● Exercise details: Extract each line from the records below that contains the word "measured".

● Material shown:
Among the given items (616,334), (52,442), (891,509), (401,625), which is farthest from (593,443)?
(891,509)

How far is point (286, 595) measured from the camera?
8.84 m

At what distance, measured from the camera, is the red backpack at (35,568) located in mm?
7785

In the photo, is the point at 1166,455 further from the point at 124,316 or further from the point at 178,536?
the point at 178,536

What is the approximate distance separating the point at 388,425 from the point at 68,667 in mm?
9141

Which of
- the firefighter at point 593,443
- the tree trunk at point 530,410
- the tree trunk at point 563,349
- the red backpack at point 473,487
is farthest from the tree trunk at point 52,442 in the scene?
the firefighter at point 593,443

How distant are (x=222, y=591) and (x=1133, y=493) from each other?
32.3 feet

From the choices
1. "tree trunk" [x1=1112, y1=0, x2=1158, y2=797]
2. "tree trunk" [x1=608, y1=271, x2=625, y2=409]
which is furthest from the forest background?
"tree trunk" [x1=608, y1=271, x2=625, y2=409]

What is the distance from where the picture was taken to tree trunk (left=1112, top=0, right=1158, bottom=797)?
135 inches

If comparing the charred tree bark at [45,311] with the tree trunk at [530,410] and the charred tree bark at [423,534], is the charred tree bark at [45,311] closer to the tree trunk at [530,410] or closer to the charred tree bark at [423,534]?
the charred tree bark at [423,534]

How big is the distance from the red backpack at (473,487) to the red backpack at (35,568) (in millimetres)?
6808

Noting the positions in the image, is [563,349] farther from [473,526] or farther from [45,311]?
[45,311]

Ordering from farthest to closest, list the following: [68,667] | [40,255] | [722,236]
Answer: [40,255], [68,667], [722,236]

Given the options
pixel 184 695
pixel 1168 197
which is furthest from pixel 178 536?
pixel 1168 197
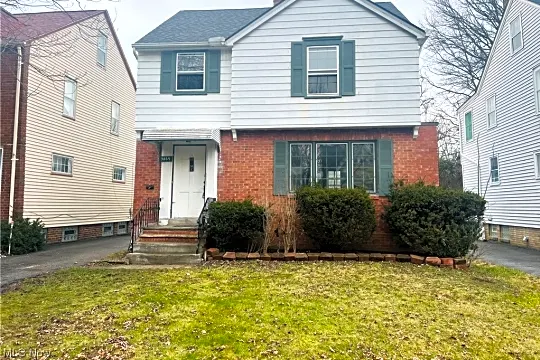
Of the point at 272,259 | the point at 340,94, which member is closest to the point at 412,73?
the point at 340,94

● The solution:
How far is point (286, 595) measured from the camera?
At what distance, measured from the camera, is the red backpack at (35,568) located in mm?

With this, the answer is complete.